The geopolitical shadow of Ethiopia's Tigray conflict

Analysis: Ethiopia's deadly civil war in Tigray province risks triggering wider geopolitical instability in the Horn of Africa.
6 min read
01 December, 2020
The Horn of Africa is a key geopolitical region. [Getty]
The Ethiopian army's assault on the Tigray province risks triggering instability elsewhere in the Horn of Africa while staining the legacy of Nobel Prize winning Prime Minister Abiy Ahmed. 

Meanwhile, regional powers with interests in the conflict, or fears that the instability may hit them, could seek to influence the conflict's outcome in Ethiopia's favour

A brewing civil war erupted between the government and leaders of the Tigray province after Ahmed send troops there on 4 November, accusing the separatist Tigray People's Liberation Front (TPLF) of attacking a government base and holding "illegal elections." 

These tensions were long standing and had been expected to erupt. As the International Crisis Group (ICG) said, "watching tensions rise between Ethiopia's federal leadership and the TPLF over the past few months has been like watching a train crash in slow motion."

Prime Minister Ahmed ordered Tigray's leaders to surrender by Wednesday last week, setting a 72-hour deadline. However the opposition rejected these demands and said they were "ready to die" to defend their homeland. On Thursday, Ahmed said Addis Ababa would launch the "final phase" of the assault on the regional capital Mekelle, which hosts around 500,000 civilians. 

The Ethiopian army's assault on the Tigray province risks triggering instability elsewhere in the Horn of Africa

Ahmed on 25 November warned the international community against "unwelcome and unlawful acts of interference" in Ethiopia's conflict. However, the US has thus far shown limited interest in engaging with its key security ally Ethiopia, apart from Washington's top diplomat to Africa condemning "the TPLF's unjustifiable attacks against Eritrea." Meanwhile the African Union (AU) has also been criticised as redundant. This could enable individual regional countries to take the driver's seat.  

After government forces reportedly captured Tigray's capital of Mekelle on Sunday, TPLF leader Debretsion Gebremichael told Reuters that the war was not over and that his forces were still "fighting the invaders." Tensions are therefore far from resolved.

Read more: Divide and survive: Ethiopia's relations with
the Gulf and Turkey

Yet rather than supporting peaceful settlement to prevent further violence and civilian suffering, the current power balance would shore up Ethiopia's control and bolster its military actions in Tigray. 

Ethiopian soldiers have reportedly used Eritrea's airport as a transit hub for their military offensive in the Tigray region, showing how Eritrea could also be driving the violence.

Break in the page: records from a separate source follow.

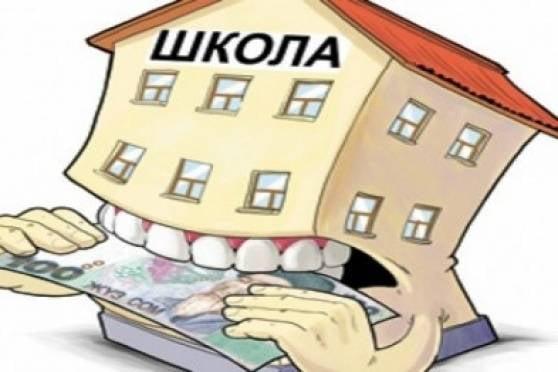 Прокуратура Мордовии: денежные поборы с родителей - повсеместны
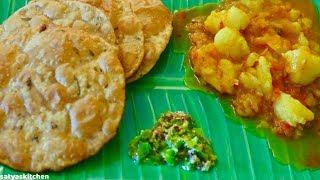 বোকাখাতৰ পুৰি আলুভাজি আৰুজলকীয়াচাটনি/ Bokakhat Puri Aloo bhaji and Green chilli chutney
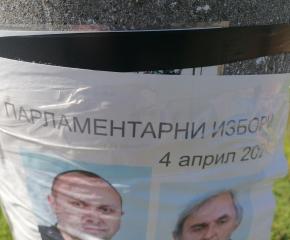 До неделя трябва да бъдат премахнати предизборните плакати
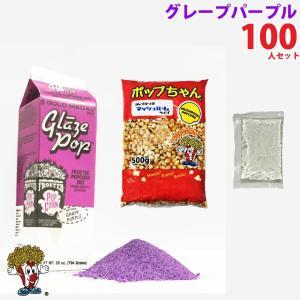 ポップコーン グレープパープルポップコーン 100人セット ポップコーン豆 フレーバー オイル 材料セット|fescogroup
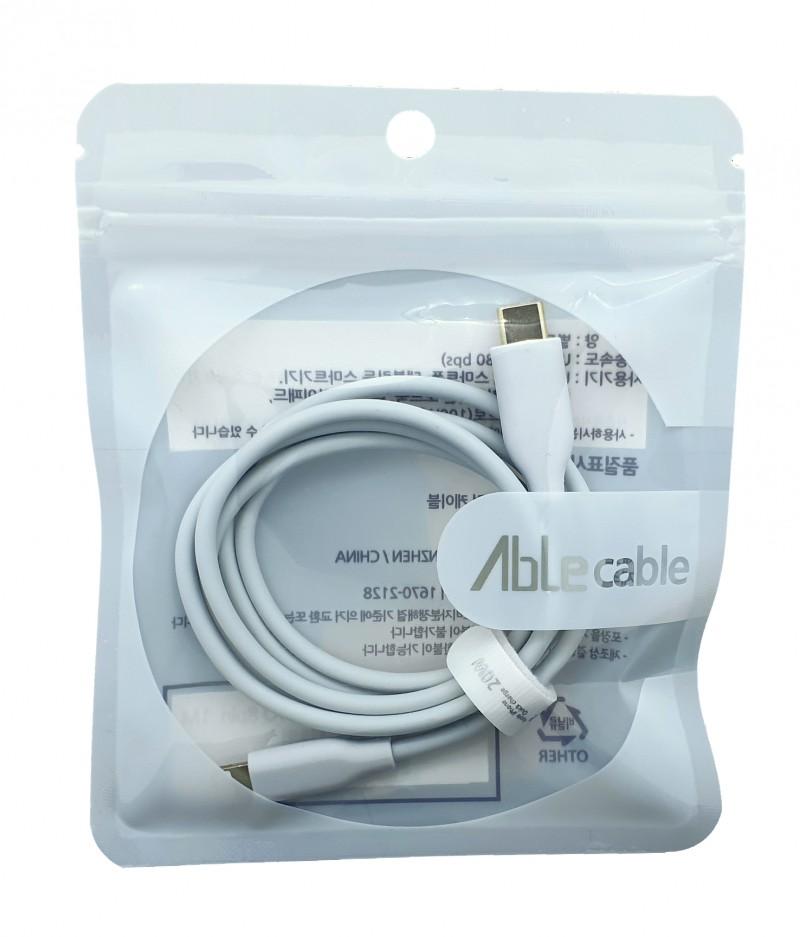 애플 8핀 고속충전케이블 최대30W지원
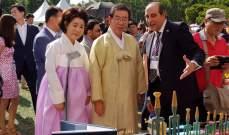 السفارة اللبنانية في كوريا الجنوبية تشارك في مهرجان السياحة والمطبخ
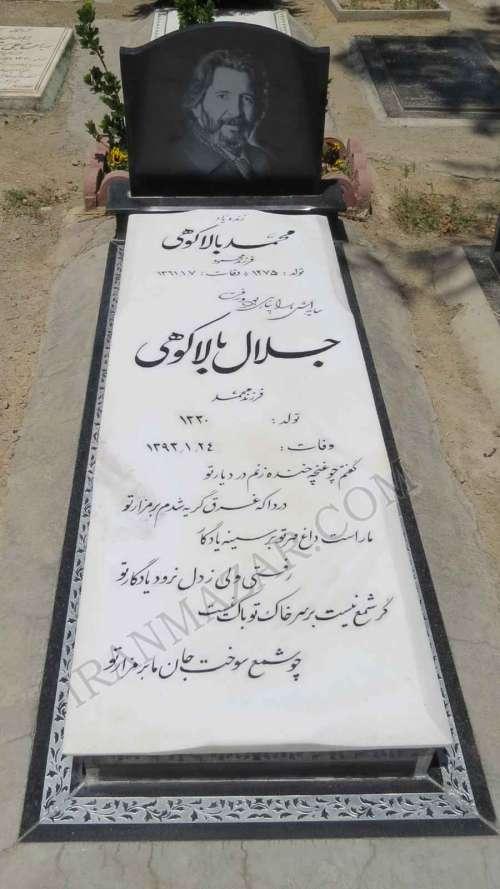 سنگ قبر نانو کد N201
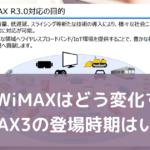 5GでWiMAXはどう変化する? WiMAX3の登場時期はいつ?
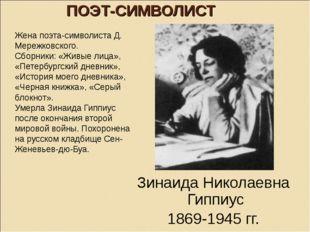 ПОЭТ-СИМВОЛИСТ Жена поэта-символиста Д. Мережковского. Сборники: «Живые лица»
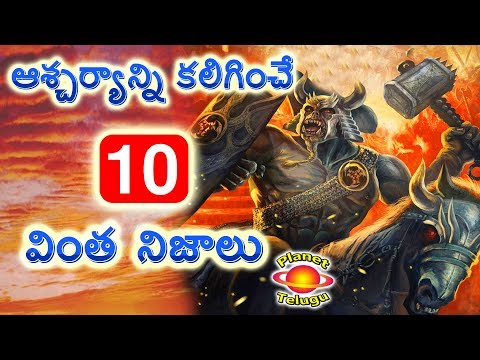 10 Amazing Interesting Facts in Telugu by Planet Telugu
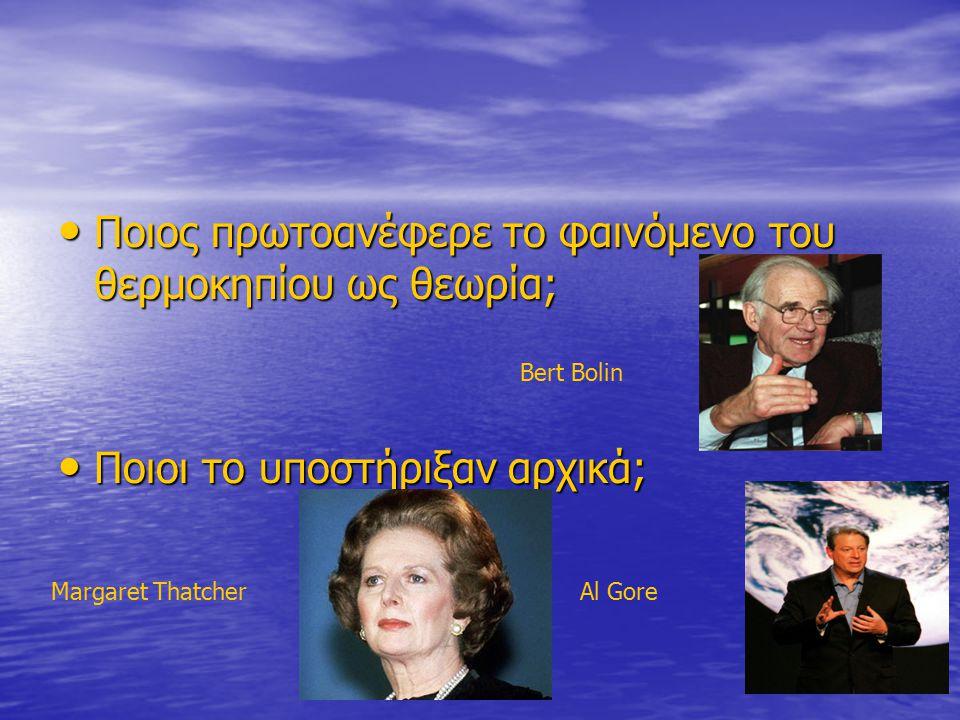 Ποιος πρωτοανέφερε το φαινόμενο του θερμοκηπίου ως θεωρία; Ποιος πρωτοανέφερε το φαινόμενο του θερμοκηπίου ως θεωρία; Ποιοι το υποστήριξαν αρχικά; Ποιοι το υποστήριξαν αρχικά; Bert Bolin Margaret ThatcherAl Gore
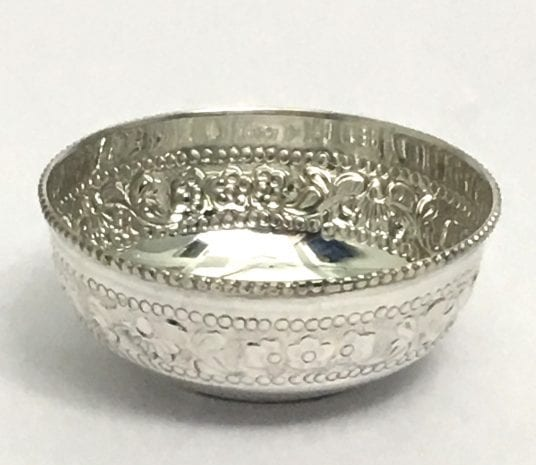 Pure Silver Bowl Gift – 4 Inch Size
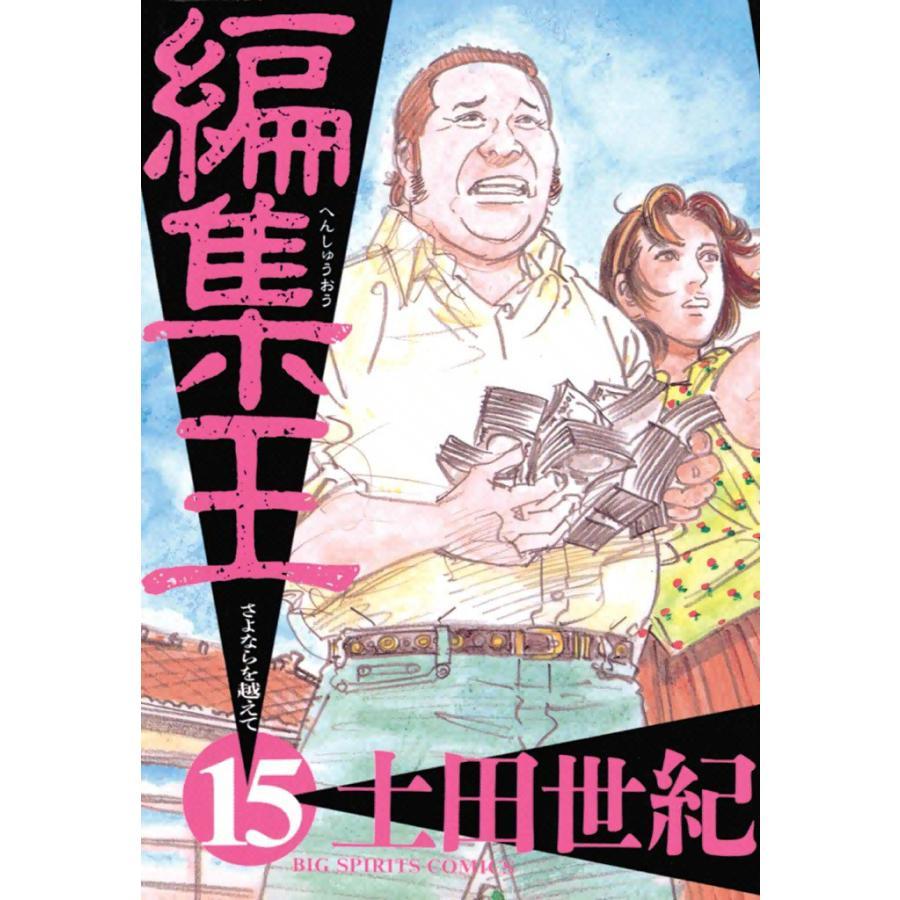 【初回50%OFFクーポン】編集王 (15) 電子書籍版 / 土田世紀|ebookjapan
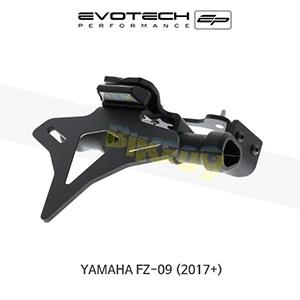 에보텍 YAMAHA 야마하 페이저 FZ09 번호판휀다리스키트 2017+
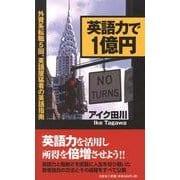 英語力で1億円-外資系転職5回、英語屋猛者の英語指南 [新書]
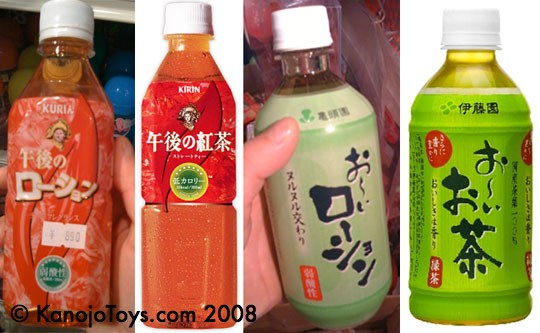 japanese tea lotion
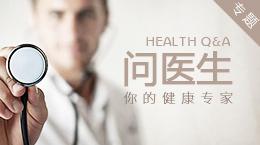 百姓健康网 问医生专题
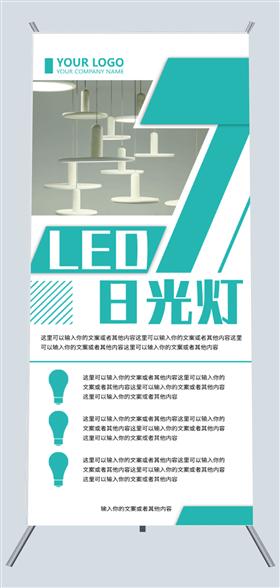 蓝色创意LED灯产品发布宣传X展架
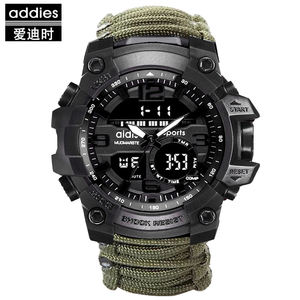 Military Mens Watch Water resistant AIDIS Sport watch Army LED Digital wrist Stopwatches male 1605 relogio Masculino Watches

Eritrea has tensions with the TPLF and was even in conflict with the faction between 1998 and 2000. Therefore, it already has ideological interests to back Addis Ababa, along with security concerns.

Yet because of harsh press censorship in Eritrea, it is difficult to gauge the full extent to which it is involved in the conflict. 

Significantly, a leading country to previously take an assertive stance in the Horn of Africa, with interests in Ethiopia's stability, is the United Arab Emirates (UAE). Emirati Foreign Minister Sheikh Abdullah bin Zayed in November called on warring parties to end the fighting and "stressed the need to return and implement the rule of law." However, due to its geopolitical interests in the Horn of Africa, Abu Dhabi has ulterior motives, beyond simply being a peacemaker. 

"The UAE has given three billion dollars to the Ethiopian economy to support a key broker and influencer in the Horn of Africa, which the UAE considers a critical region for its strategic depth," Dr. Andreas Krieg, Assistant Professor at Kings College London, told The New Arab.

The lack of action from the international community could see regional powers seek to influence the conflict's outcome for their own interests

"The TPLF remains as an intermediary in a region with important resource wealth and remains a potential obstacle to UAE power and economic projection in the country. Thus, helping the Ethiopian government to remove them, eliminates a potential obstacle while buying credit with Abiy going forward," he added. 

Eritrea has also moved towards the Saudi and UAE geopolitical axis, with a clear position against Qatar and Turkey. The UAE meanwhile has sought to cancel out what it perceives as the potential influence of these two countries.

Moreover, Abu Dhabi runs a military base in Eritrea's port city of Assab, which has served as a launching pad for its operations in Yemen. It also announced its plans to move forward with an oil pipeline between Addis Ababa and Assab last May. The UAE was also a peace broker between Eritrea and Ethiopia in 2018, ending two decades of tensions between the countries. It will therefore seek to protect the status quo in the Horn of Africa. 

Read more: A gateway to Africa: Russia's new naval base in Sudan

Another country that seeks to address the conflict is Egypt. Both Cairo and Addis Ababa have had tensions over Ethiopia's ongoing Grand Ethiopian Renaissance Dam (GERD) project on the river Nile, which Egypt fears could limit its own access to water. However, Egypt could also work with Eritrea to contain the violence.

After receiving his Eritrean counterpart on 18 November, Egyptian Foreign Minister Sameh Shoukry "emphasized the great concern Egypt attaches to the stability of the region and its follow-up to the current development." Shoukry also expressed Cairo's "full support for all efforts aimed at strengthening peace and security in the region."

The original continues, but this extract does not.